** start of THE INPUT **

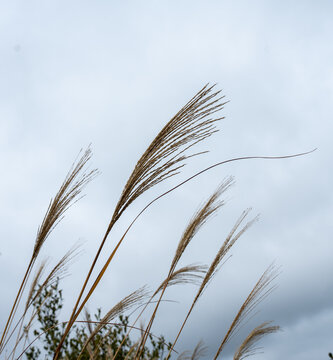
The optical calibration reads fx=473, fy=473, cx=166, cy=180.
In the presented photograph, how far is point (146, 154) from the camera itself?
1.29 m

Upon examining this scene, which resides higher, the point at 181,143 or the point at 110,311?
the point at 181,143

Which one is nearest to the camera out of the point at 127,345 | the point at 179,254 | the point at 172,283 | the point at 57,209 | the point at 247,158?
the point at 247,158

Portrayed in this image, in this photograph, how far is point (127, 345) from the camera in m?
6.07

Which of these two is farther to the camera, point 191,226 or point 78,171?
point 191,226

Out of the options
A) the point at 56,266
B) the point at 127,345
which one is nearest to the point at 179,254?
the point at 56,266

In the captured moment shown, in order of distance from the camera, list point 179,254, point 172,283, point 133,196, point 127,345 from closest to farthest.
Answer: point 133,196 < point 179,254 < point 172,283 < point 127,345

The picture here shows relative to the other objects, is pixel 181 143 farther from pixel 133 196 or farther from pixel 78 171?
pixel 78 171

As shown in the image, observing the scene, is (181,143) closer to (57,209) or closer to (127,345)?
(57,209)

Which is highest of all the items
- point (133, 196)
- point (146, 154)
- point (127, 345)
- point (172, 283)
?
point (127, 345)

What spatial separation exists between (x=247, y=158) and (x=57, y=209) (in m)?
0.62

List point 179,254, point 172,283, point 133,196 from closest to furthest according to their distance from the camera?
point 133,196, point 179,254, point 172,283

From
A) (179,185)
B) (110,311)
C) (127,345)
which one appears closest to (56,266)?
(110,311)

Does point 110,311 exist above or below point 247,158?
below

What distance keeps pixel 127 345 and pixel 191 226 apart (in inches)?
180
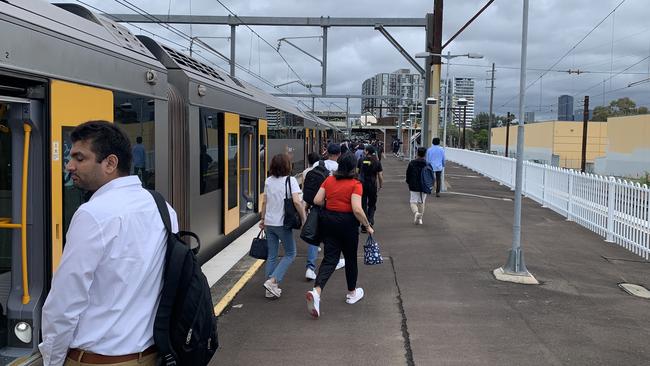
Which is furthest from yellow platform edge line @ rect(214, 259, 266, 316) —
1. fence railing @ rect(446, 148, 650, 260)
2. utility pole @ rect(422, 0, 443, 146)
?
utility pole @ rect(422, 0, 443, 146)

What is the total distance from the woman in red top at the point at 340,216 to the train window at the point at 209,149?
7.11ft

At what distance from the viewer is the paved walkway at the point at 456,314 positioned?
4.86 metres

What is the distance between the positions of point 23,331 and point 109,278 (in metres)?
1.90

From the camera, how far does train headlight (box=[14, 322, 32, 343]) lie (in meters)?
3.68

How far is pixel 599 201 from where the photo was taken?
10984 mm

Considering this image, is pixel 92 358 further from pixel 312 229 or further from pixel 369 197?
pixel 369 197

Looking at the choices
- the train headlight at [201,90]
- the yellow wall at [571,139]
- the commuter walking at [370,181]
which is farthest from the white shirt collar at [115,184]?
the yellow wall at [571,139]

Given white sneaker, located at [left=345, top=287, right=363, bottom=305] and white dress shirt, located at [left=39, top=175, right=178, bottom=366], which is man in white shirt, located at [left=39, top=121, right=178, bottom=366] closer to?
white dress shirt, located at [left=39, top=175, right=178, bottom=366]

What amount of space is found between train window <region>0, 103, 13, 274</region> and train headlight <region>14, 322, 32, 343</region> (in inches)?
20.2

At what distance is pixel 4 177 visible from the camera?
148 inches

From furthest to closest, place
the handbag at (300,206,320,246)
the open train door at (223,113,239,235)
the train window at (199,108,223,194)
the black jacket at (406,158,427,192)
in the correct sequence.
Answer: the black jacket at (406,158,427,192), the open train door at (223,113,239,235), the train window at (199,108,223,194), the handbag at (300,206,320,246)

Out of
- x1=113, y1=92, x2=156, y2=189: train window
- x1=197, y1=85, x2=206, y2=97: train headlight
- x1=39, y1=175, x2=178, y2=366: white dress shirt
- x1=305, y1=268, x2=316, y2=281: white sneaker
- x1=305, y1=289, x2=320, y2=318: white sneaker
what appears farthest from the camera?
x1=305, y1=268, x2=316, y2=281: white sneaker

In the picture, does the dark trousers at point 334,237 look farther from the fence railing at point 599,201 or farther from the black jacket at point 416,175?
the black jacket at point 416,175

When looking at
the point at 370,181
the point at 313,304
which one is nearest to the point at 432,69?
the point at 370,181
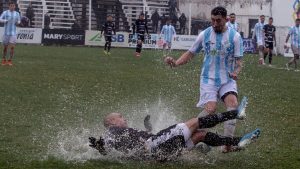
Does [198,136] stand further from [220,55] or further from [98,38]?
[98,38]

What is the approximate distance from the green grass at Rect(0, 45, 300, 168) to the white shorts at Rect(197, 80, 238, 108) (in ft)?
2.28

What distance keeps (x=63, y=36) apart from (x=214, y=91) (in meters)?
34.0

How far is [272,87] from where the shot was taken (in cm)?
1658

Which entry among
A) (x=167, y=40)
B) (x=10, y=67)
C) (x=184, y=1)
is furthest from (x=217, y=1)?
(x=10, y=67)

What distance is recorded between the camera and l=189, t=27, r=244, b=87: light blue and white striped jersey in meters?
7.77

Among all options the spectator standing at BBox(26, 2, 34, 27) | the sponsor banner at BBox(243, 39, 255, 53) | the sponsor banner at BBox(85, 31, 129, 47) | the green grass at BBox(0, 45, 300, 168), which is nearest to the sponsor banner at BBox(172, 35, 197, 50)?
the sponsor banner at BBox(85, 31, 129, 47)

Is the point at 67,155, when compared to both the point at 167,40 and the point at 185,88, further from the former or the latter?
the point at 167,40

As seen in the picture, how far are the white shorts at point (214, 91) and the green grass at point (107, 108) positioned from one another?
695 mm

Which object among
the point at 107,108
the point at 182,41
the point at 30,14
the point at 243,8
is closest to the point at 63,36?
the point at 30,14

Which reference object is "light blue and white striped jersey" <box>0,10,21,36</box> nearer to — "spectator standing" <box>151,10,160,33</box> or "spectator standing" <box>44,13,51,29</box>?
"spectator standing" <box>44,13,51,29</box>

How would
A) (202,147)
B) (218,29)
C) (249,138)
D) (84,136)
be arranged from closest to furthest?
(249,138) < (202,147) < (218,29) < (84,136)

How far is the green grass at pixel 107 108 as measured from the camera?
23.2 ft

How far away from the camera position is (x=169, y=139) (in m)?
6.75

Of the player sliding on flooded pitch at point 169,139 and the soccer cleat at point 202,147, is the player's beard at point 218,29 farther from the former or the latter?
the soccer cleat at point 202,147
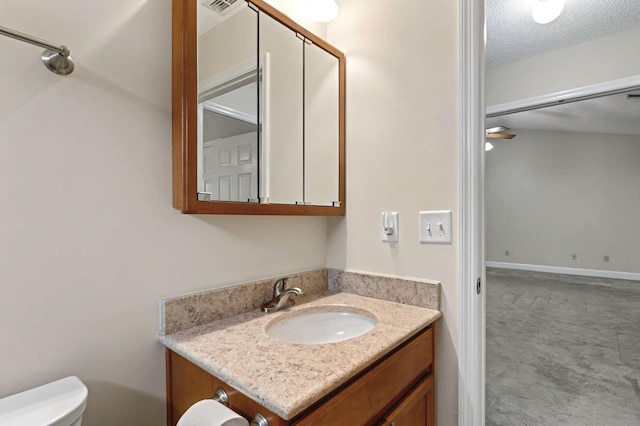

** end of THE INPUT **

◆ THE REQUEST ◆
Convert the lines above into a numbered list, omitting blank lines and leaving out the pictures.

◆ IN RESPONSE ◆
1. The optical calibration reads fx=473, fy=473, cx=166, cy=180.
2. In the presented photograph, how far is point (146, 154) from the camera itself?
3. 1.29 m
4. Upon examining this scene, which resides higher, the point at 181,143 or the point at 110,311?
5. the point at 181,143
6. Which one is nearest to the camera out of the point at 127,345 | the point at 179,254 | the point at 172,283 | the point at 57,209 | the point at 247,158?
7. the point at 247,158
8. Portrayed in this image, in this photograph, how far is point (127, 345) from the camera in m?
9. 6.07
10. Which of these two is farther to the camera, point 191,226 or point 78,171?
11. point 191,226
12. Out of the options
13. A) the point at 56,266
14. B) the point at 127,345
15. which one is nearest to the point at 179,254?
16. the point at 56,266
17. In the captured moment shown, in order of distance from the camera, list point 179,254, point 172,283, point 133,196, point 127,345 from closest to farthest.
18. Answer: point 133,196 < point 179,254 < point 172,283 < point 127,345
19. The picture here shows relative to the other objects, is pixel 181 143 farther from pixel 133 196 or farther from pixel 78 171?
20. pixel 78 171
21. As shown in the image, observing the scene, is (181,143) closer to (57,209) or closer to (127,345)?
22. (57,209)
23. Which is highest of all the items
24. - point (133, 196)
25. - point (146, 154)
26. - point (127, 345)
27. - point (172, 283)
28. ?
29. point (127, 345)
30. What spatial separation exists between (x=247, y=158) and (x=57, y=209) (in m)?
31. 0.62
32. List point 179,254, point 172,283, point 133,196 from closest to furthest according to their distance from the camera?
33. point 133,196, point 179,254, point 172,283
34. From
35. A) (179,185)
36. B) (110,311)
37. C) (127,345)
38. which one appears closest to (56,266)?
39. (110,311)
40. Does point 110,311 exist above or below point 247,158?
41. below
42. What distance keeps pixel 127 345 and pixel 191 226 apart (in inches)?
43. 180
44. Which is furthest from yellow platform edge line @ rect(214, 259, 266, 316) —
45. 1. fence railing @ rect(446, 148, 650, 260)
46. 2. utility pole @ rect(422, 0, 443, 146)
47. ?
48. utility pole @ rect(422, 0, 443, 146)
49. What is the total distance from the woman in red top at the point at 340,216 to the train window at the point at 209,149?
50. 7.11ft
51. At what distance from the viewer is the paved walkway at the point at 456,314 positioned?
52. 4.86 metres
53. What is the distance between the positions of point 23,331 and point 109,278 (in metres)?
54. 1.90
55. From the camera, how far does train headlight (box=[14, 322, 32, 343]) lie (in meters)?
56. 3.68
57. How far is pixel 599 201 from where the photo was taken?
58. 10984 mm
59. Considering this image, is pixel 92 358 further from pixel 312 229 or further from pixel 369 197?
60. pixel 369 197
61. Looking at the choices
62. - the train headlight at [201,90]
63. - the yellow wall at [571,139]
64. - the commuter walking at [370,181]
65. which is farthest from the white shirt collar at [115,184]?
66. the yellow wall at [571,139]
67. Given white sneaker, located at [left=345, top=287, right=363, bottom=305] and white dress shirt, located at [left=39, top=175, right=178, bottom=366], which is man in white shirt, located at [left=39, top=121, right=178, bottom=366] closer to?
68. white dress shirt, located at [left=39, top=175, right=178, bottom=366]
69. What amount of space is found between train window <region>0, 103, 13, 274</region> and train headlight <region>14, 322, 32, 343</region> (in inches)?
70. 20.2
71. At what distance is pixel 4 177 visible from the camera?
72. 148 inches
73. From furthest to closest, place
74. the handbag at (300,206,320,246)
75. the open train door at (223,113,239,235)
76. the train window at (199,108,223,194)
77. the black jacket at (406,158,427,192)
78. in the correct sequence.
79. Answer: the black jacket at (406,158,427,192), the open train door at (223,113,239,235), the train window at (199,108,223,194), the handbag at (300,206,320,246)
80. Out of
81. - x1=113, y1=92, x2=156, y2=189: train window
82. - x1=197, y1=85, x2=206, y2=97: train headlight
83. - x1=39, y1=175, x2=178, y2=366: white dress shirt
84. - x1=305, y1=268, x2=316, y2=281: white sneaker
85. - x1=305, y1=289, x2=320, y2=318: white sneaker
86. what appears farthest from the camera?
87. x1=305, y1=268, x2=316, y2=281: white sneaker
88. In the picture, does the dark trousers at point 334,237 look farther from the fence railing at point 599,201 or farther from the black jacket at point 416,175?
89. the black jacket at point 416,175
90. When looking at
91. the point at 370,181
92. the point at 313,304
93. which one is nearest to the point at 432,69?
94. the point at 370,181
95. Does [198,136] stand further from [220,55] or further from [98,38]?
96. [98,38]
97. What is the approximate distance from the green grass at Rect(0, 45, 300, 168) to the white shorts at Rect(197, 80, 238, 108) (in ft)?
98. 2.28
99. What distance keeps (x=63, y=36) apart from (x=214, y=91) (in meters)?
100. 34.0
101. How far is [272,87] from where the shot was taken (in cm)?
102. 1658
103. Which entry among
104. A) (x=167, y=40)
105. B) (x=10, y=67)
106. C) (x=184, y=1)
107. is furthest from (x=217, y=1)?
108. (x=10, y=67)
109. What distance is recorded between the camera and l=189, t=27, r=244, b=87: light blue and white striped jersey in meters?
110. 7.77
111. Among all options the spectator standing at BBox(26, 2, 34, 27) | the sponsor banner at BBox(243, 39, 255, 53) | the sponsor banner at BBox(85, 31, 129, 47) | the green grass at BBox(0, 45, 300, 168), which is nearest to the sponsor banner at BBox(172, 35, 197, 50)?
112. the sponsor banner at BBox(85, 31, 129, 47)
113. Is the point at 67,155, when compared to both the point at 167,40 and the point at 185,88, further from the former or the latter?
114. the point at 167,40
115. As seen in the picture, how far are the white shorts at point (214, 91) and the green grass at point (107, 108) positioned from one another?
116. 695 mm
117. Which object among
118. the point at 107,108
119. the point at 182,41
120. the point at 30,14
121. the point at 243,8
122. is closest to the point at 63,36?
123. the point at 30,14
124. Which reference object is "light blue and white striped jersey" <box>0,10,21,36</box> nearer to — "spectator standing" <box>151,10,160,33</box> or "spectator standing" <box>44,13,51,29</box>?
125. "spectator standing" <box>44,13,51,29</box>
126. How would
127. A) (202,147)
128. B) (218,29)
129. C) (249,138)
130. D) (84,136)
131. be arranged from closest to furthest?
132. (249,138) < (202,147) < (218,29) < (84,136)
133. How far is the green grass at pixel 107 108 as measured from the camera?
134. 23.2 ft
135. How far away from the camera position is (x=169, y=139) (in m)?
136. 6.75
137. Of the player sliding on flooded pitch at point 169,139 and the soccer cleat at point 202,147, is the player's beard at point 218,29 farther from the former or the latter?
138. the soccer cleat at point 202,147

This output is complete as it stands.